Raros son los políticos, iluminados, competentes, comprometidos y, posiblemente, enviados, para conciliar y aunar voluntades, en la búsqueda de un futuro prometedor, en unidad nacional, sin apartarse del ritmo que marca la comunidad internacional.
Ellos, en todo caso, estarían entre los seres extraordinarios. Pero habría que buscarlos con lupa. Trabajo arduo, desde luego.
Pero la mayoría que se ha dedicado a esta actividad, un tanto ingrata, no está a la altura de aquéllos, con posibilidades de cambiar el rumbo de la historia, por el bien común. Con capacidad de promover el entusiasmo ciudadano, a fin de construir una nueva sociedad, con renovadas proyecciones hacia el futuro. Con vocación de servicio a la Patria y no al bolsillo.
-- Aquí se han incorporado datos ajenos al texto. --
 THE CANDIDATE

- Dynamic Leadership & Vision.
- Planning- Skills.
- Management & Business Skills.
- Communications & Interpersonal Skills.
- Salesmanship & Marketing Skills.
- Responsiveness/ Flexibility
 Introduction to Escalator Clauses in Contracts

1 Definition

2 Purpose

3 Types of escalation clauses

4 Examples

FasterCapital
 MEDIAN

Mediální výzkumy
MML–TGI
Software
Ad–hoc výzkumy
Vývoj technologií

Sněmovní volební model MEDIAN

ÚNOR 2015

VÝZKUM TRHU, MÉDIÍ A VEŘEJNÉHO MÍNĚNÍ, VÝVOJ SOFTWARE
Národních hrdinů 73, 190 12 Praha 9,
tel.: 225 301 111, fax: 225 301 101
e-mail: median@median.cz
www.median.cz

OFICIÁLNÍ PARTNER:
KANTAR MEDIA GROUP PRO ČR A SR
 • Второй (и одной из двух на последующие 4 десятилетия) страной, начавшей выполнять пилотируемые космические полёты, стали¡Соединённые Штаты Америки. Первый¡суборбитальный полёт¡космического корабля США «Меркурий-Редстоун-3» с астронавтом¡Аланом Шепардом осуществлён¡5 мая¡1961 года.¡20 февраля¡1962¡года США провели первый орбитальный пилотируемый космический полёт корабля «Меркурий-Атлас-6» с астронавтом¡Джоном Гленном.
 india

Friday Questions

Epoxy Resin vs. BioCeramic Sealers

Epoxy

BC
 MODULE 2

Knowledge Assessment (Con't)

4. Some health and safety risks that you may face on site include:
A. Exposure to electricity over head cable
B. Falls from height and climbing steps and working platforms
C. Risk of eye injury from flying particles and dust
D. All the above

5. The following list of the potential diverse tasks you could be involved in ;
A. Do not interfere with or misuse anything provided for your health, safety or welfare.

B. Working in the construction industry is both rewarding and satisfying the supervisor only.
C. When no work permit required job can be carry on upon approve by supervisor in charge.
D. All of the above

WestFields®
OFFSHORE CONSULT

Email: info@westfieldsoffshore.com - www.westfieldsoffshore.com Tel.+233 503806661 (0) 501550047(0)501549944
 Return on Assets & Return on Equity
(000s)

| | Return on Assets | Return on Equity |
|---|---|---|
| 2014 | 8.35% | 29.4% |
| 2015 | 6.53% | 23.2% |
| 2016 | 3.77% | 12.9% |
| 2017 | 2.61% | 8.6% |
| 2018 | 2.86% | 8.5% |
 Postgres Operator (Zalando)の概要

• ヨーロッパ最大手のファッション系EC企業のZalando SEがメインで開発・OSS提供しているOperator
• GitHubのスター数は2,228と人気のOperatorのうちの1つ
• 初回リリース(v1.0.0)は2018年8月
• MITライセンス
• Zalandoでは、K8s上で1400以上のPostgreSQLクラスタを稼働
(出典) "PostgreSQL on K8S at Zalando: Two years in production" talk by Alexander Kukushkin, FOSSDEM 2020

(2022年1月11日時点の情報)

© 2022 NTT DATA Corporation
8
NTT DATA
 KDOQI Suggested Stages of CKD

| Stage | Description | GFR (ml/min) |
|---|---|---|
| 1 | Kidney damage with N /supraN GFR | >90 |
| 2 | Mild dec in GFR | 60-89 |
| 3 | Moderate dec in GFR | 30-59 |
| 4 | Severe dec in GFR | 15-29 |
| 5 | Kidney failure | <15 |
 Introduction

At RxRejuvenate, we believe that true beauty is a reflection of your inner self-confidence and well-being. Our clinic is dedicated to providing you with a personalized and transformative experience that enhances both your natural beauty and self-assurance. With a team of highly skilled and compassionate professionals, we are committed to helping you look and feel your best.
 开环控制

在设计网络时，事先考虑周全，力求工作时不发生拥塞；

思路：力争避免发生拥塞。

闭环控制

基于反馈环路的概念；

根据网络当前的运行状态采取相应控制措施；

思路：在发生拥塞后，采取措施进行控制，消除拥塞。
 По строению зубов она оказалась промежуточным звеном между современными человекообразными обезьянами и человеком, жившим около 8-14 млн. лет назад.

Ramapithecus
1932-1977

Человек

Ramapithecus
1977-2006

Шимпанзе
De ahí que esos políticos, entre comillas, que proliferan hoy como ayer por doquier, no se salvan de los cuestionamientos de la población. Es que, desde 1825 a nuestros días, el país ha caminado de tumbo en tumbo, por culpa de ellos. No pudieron sacarnos del atraso que aún arrastramos, para vergüenza de las nuevas generaciones. No pudieron devolvernos la esperanza ni ofrecernos la ilusión de un nuevo amanecer.
Muchos de ellos pasaron a mejor vida sin pena ni gloria. Según la historia éstos medraron, en todo tiempo, del erario nacional, lo hicieron legal o ilegalmente, con o sin vergüenza, en dictadura o democracia, para el colmo de males. Prueba de ello es que salieron de la pobreza de la noche a la mañana, con bienes e inmuebles en el interior y exterior de nuestras fronteras.
Con fundada razón los estigmatizaron como politicastros, vividores y demagogos. Jamás, salvo algunas excepciones, hicieron buena letra. La postergación del país es obra de éstos. Ellos hicieron de la política un modo de vida. Y sus descendientes también se frotan las manos para emprender esa actividad o el arte de engatusar al incauto electorado.
Oportunistas, calculadores y prebendalistas, que, en determinados momentos, en el Poder, se incomodaron con las libertades ciudadanas, con la libertad de prensa y de opinión. No les gustaba escuchar críticas ni observaciones sino elogios, encomios y lisonjas. Todo lo que hicieron, según ellos, fue la maravilla del mundo.
Jamás dijeron la verdad, siempre tergiversaron la realidad; minimizaron los hechos o prefirieron callar. Y lo que les convenía, lo magnificaban.
En suma: Bolivia siempre ha languidecido en manos de éstos.